Abstract: Synchronization phenomena occurring as a result of cooperative ones are ubiquitous in nonequilibrium physical and biological systems and also are considered to be of vital importance in information processing in the brain. Those systems, in general, are subjected to various kinds of noise. While in the case of equilibrium thermodynamic systems external Langevin noise is well-known to play the role of heat bath, few systematic studies have been conducted to explore effects of noise on nonlinear dynamical systems with many degrees of freedom exhibiting limit cycle oscillations and chaotic motions, due to their complexity.

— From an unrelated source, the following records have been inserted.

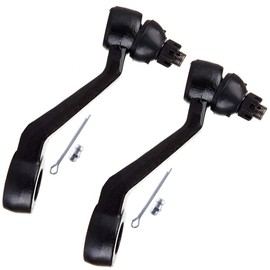 QUALINSIST 2PC Chassis Products fit 1986-1991 For Toyota For 4Runner 1986-1995 For Toyota Pickup Steering Pitman Arm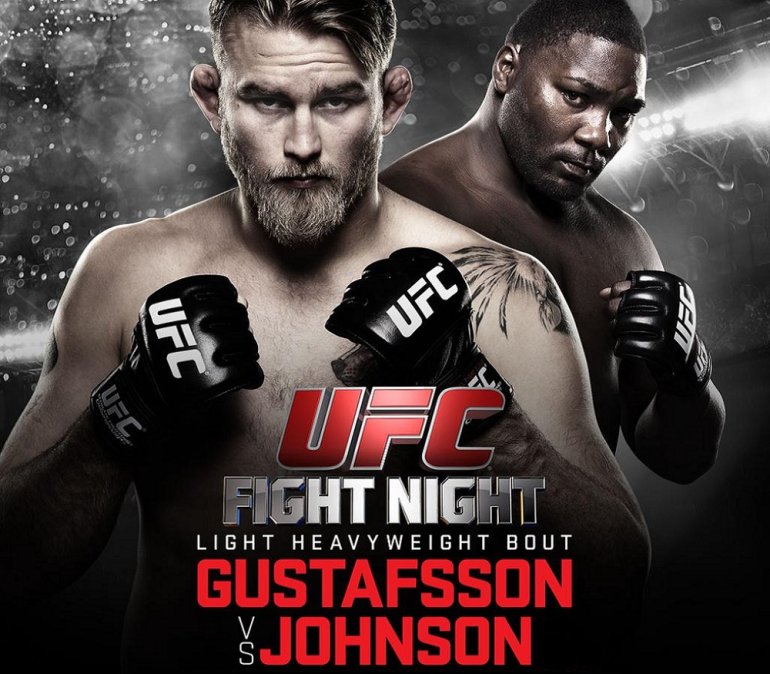 Реклама поединок UFC № 232 между Джоном Джоунсом и Александром Густафссоном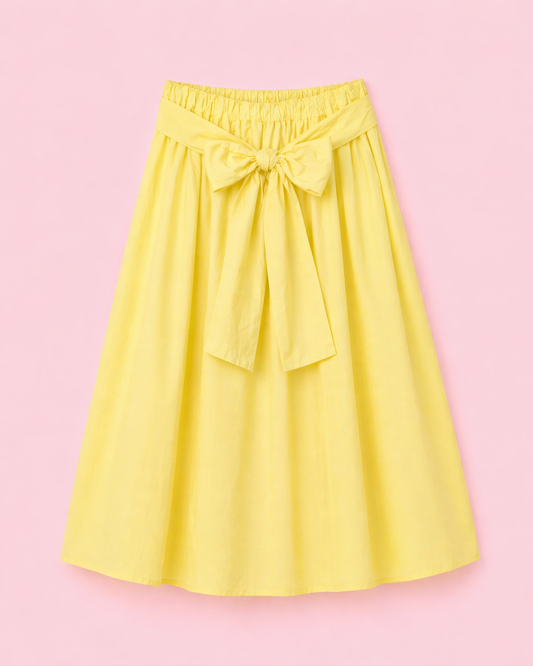 FALDA LAZO YELLOW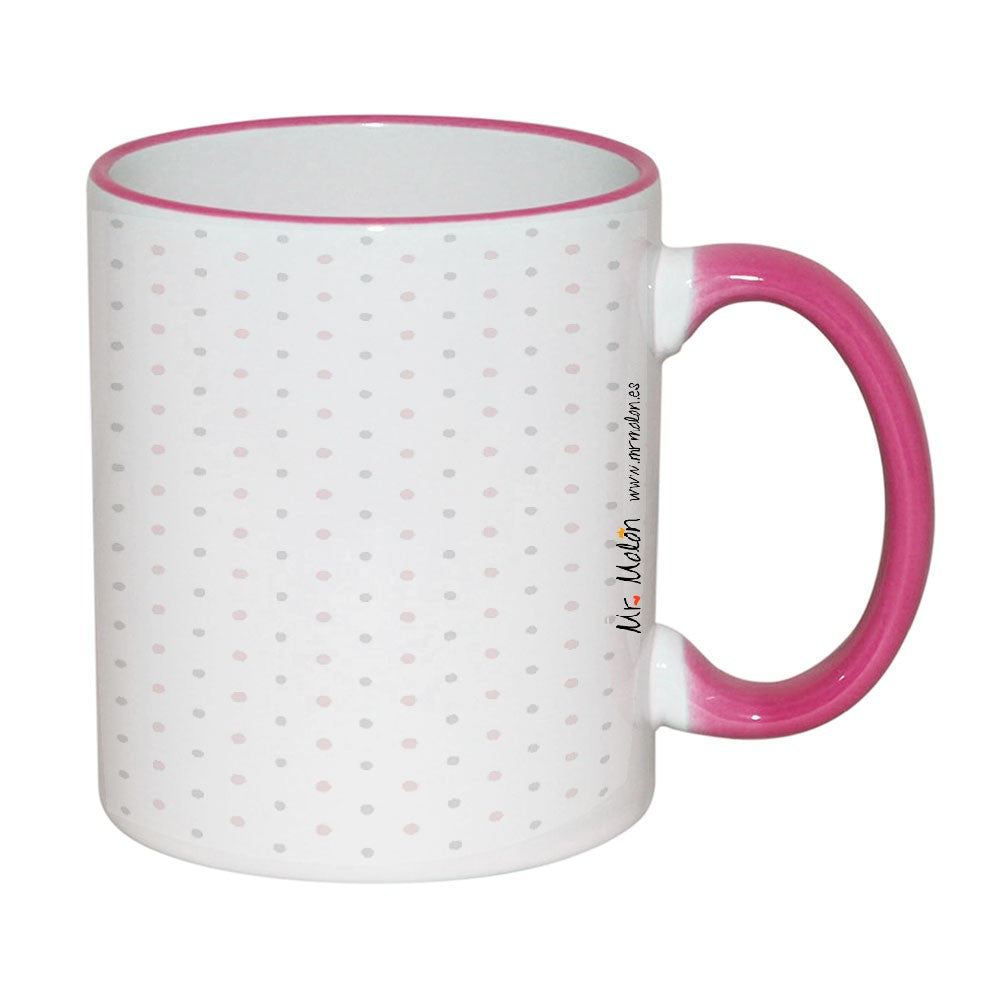 Taza Mi madrina es la mas genial del mundo mundial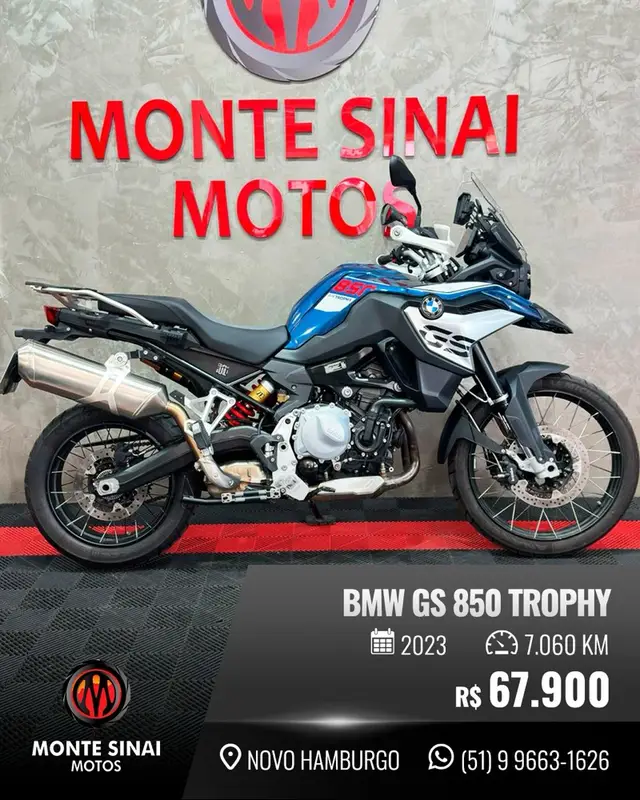Moto BMW F 850 GS 2023 Premium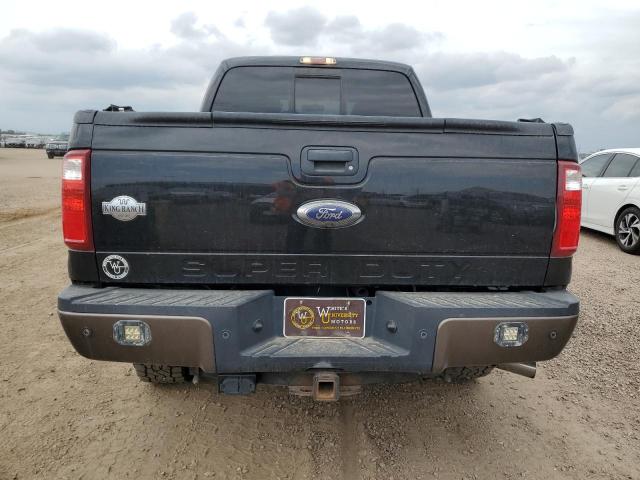  FORD F350 2016 Czarny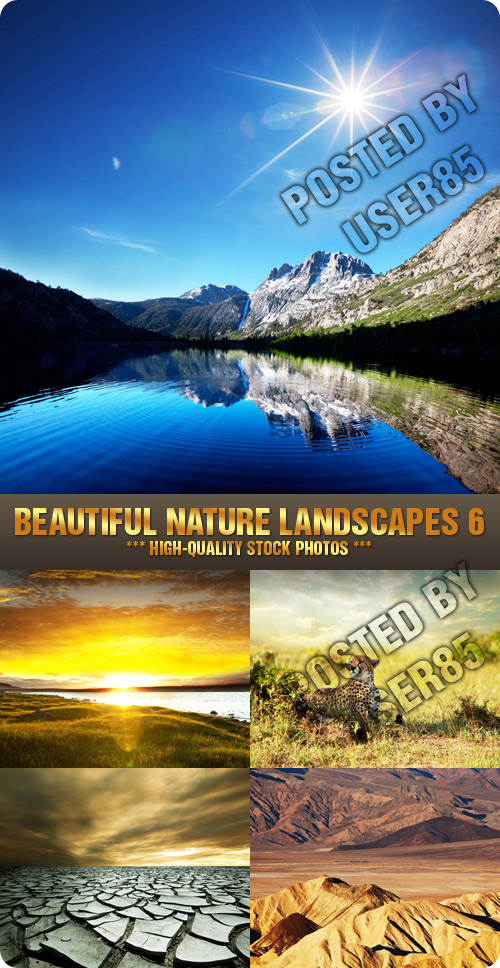 Stock Photo - Beautiful Nature Landscapes 6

Considering simple nonlinear dynamical models that allow rigorous analyses based on use of nonlinear Fokker-Planck equations, we conduct systematic studies to observe effects of noise on oscillatory behavior with changes in several kinds of parameters characterising mean-field coupled oscillator ensembles and excitable element ones. Phase diagrams representing the dependence of the largest and the second largest Lyapunov exponents on the noise strength are studied to show the appearance and disappearance of synchronization of limit cycle oscillations.

Keywords:  Nonlinear Fokker-Planck equations, exactly solvable mean-field models, nonequilibrium phase transitions, noise-induced synchronization, noise-induced chaos and limit cycles, control of attractors.
Mathematics Subject Classification:  Primary: 82C31, 34C15; Secondary: 34D06.

Received: September 2012;      Revised: April 2013;      Published: November 2013.